| Exercise brief |
Rewrite the rows from the beginning up to and including the line containing "26.2 metres", replacing "metal panel" with "steel panel" and leaving everything else unchanged.

| Task inputs |
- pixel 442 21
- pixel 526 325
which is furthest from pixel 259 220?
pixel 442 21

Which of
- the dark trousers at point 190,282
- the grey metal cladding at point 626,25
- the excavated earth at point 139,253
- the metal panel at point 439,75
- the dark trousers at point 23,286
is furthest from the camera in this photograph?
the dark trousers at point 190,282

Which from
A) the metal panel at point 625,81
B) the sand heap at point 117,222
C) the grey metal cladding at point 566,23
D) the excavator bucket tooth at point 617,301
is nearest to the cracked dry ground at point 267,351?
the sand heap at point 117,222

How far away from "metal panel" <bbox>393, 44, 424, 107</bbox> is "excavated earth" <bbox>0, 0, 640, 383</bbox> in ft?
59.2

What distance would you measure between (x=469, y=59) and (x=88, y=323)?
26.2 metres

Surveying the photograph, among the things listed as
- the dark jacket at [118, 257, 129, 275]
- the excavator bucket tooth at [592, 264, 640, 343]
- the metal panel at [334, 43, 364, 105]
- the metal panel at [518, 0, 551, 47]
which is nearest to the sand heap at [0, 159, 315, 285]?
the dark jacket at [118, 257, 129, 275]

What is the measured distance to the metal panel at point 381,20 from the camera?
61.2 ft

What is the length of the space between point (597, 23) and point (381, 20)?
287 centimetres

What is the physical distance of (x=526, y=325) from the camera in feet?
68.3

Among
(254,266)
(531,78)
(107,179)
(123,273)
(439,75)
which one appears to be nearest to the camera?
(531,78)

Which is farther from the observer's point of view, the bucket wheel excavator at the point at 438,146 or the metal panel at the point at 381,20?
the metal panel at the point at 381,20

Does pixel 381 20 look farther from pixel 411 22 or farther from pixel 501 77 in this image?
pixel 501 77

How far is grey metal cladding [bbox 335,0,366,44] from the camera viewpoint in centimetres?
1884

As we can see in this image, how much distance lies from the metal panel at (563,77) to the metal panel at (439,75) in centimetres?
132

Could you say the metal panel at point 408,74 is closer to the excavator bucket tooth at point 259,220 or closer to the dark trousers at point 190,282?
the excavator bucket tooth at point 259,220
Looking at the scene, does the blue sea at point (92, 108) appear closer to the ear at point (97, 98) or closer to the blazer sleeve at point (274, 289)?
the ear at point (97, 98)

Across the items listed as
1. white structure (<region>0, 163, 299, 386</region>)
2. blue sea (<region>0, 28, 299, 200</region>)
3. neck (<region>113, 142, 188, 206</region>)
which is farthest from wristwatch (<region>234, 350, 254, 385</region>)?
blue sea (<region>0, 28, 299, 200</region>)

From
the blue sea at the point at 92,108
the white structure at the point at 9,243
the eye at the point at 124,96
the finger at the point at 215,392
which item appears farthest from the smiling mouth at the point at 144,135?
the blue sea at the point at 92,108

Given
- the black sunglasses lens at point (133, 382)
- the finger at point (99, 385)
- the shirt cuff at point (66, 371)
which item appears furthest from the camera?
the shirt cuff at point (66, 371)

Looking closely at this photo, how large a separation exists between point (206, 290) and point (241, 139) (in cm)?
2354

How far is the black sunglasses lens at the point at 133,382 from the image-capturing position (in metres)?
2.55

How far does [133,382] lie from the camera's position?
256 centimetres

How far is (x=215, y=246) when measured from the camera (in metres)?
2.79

| Answer to the task |
- pixel 442 21
- pixel 526 325
which is furthest from pixel 259 220?
pixel 442 21

Which of
- the dark trousers at point 190,282
- the grey metal cladding at point 626,25
- the excavated earth at point 139,253
- the steel panel at point 439,75
- the dark trousers at point 23,286
is furthest from the camera in this photograph?
the dark trousers at point 190,282

Which from
A) the steel panel at point 625,81
B) the sand heap at point 117,222
C) the grey metal cladding at point 566,23
D) the excavator bucket tooth at point 617,301
is nearest to the cracked dry ground at point 267,351?
the sand heap at point 117,222

How far away from "steel panel" <bbox>393, 44, 424, 107</bbox> is "excavated earth" <bbox>0, 0, 640, 383</bbox> in ft?
59.2

What distance would you measure between (x=469, y=59) and (x=88, y=323)?
26.2 metres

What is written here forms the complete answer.